• [TASK OBJECTIVE]
Return the whole passage about Kadare's diptych Agamemnon's Daughter/The Successor word for word, including the quoted excerpt at its end.

***** EXTRACT *****

The diptych Agamemnon's Daughter/The Successor is considered by Kadare's French publisher, Fayard's editor Claude Durand, "one of the finest and most accomplished of all Ismail Kadare's works to date". Characterizing it as "laceratingly direct" in its criticism of the totalitarian regime, in a longer overview of Kadare's works, James Wood describes the diptych as "surely one of the most devastating accounts ever written of the mental and spiritual contamination wreaked on the individual by the totalitarian state". Wood compares Kadare favourably to both Orwell and Kundera, considering him to be "a far deeper ironist than the first, and a better storyteller than the second". As an especially good example of Kadare's irony, he points out to one of the concluding passages of The Successor's third chapter, when the almost blind Guide, led by his wife, visits the Successor's renovated home for the first time and suddenly discovers a dimmer, a novelty in Albania at the time, the lavishness of which may be treated as a possible bourgeois trait by the paranoid leader:

Silence had fallen all around, but when he managed to turn on the light and make it brighter, he laughed out loud. He turned the switch further, until the light was at maximum strength, then laughed again, ha-ha-ha, as if he’d just found a toy that pleased him. Everyone laughed with him, and the game went on until he began to turn the dimmer down. As the brightness dwindled, little by little everything began to freeze, to go lifeless, until all the many lamps in the room went dark.

***** INFORMATION SHOWN *****

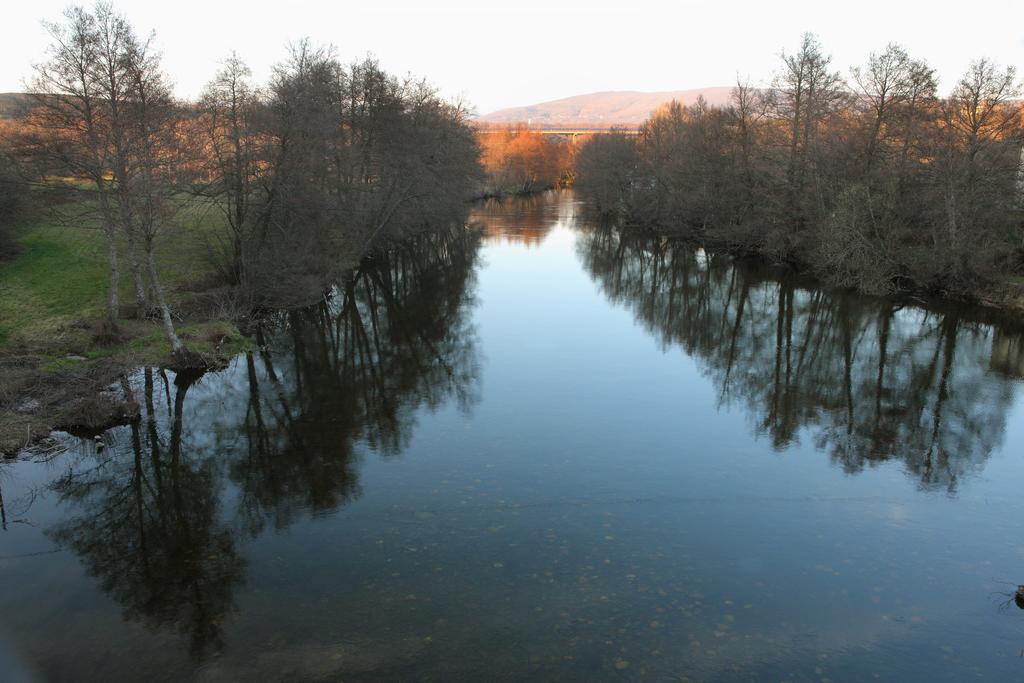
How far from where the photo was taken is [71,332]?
19453mm

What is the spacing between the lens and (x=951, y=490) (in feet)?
42.3

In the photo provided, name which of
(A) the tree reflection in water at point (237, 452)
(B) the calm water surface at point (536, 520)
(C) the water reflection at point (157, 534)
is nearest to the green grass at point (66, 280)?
(A) the tree reflection in water at point (237, 452)

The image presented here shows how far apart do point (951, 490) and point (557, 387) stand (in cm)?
900

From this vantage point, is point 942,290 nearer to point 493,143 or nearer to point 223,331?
point 223,331

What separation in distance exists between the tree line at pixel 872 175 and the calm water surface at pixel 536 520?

*****

• [FINAL ANSWER]
The diptych Agamemnon's Daughter/The Successor is considered by Kadare's French publisher, Fayard's editor Claude Durand, "one of the finest and most accomplished of all Ismail Kadare's works to date". Characterizing it as "laceratingly direct" in its criticism of the totalitarian regime, in a longer overview of Kadare's works, James Wood describes the diptych as "surely one of the most devastating accounts ever written of the mental and spiritual contamination wreaked on the individual by the totalitarian state". Wood compares Kadare favourably to both Orwell and Kundera, considering him to be "a far deeper ironist than the first, and a better storyteller than the second". As an especially good example of Kadare's irony, he points out to one of the concluding passages of The Successor's third chapter, when the almost blind Guide, led by his wife, visits the Successor's renovated home for the first time and suddenly discovers a dimmer, a novelty in Albania at the time, the lavishness of which may be treated as a possible bourgeois trait by the paranoid leader:

Silence had fallen all around, but when he managed to turn on the light and make it brighter, he laughed out loud. He turned the switch further, until the light was at maximum strength, then laughed again, ha-ha-ha, as if he’d just found a toy that pleased him. Everyone laughed with him, and the game went on until he began to turn the dimmer down. As the brightness dwindled, little by little everything began to freeze, to go lifeless, until all the many lamps in the room went dark.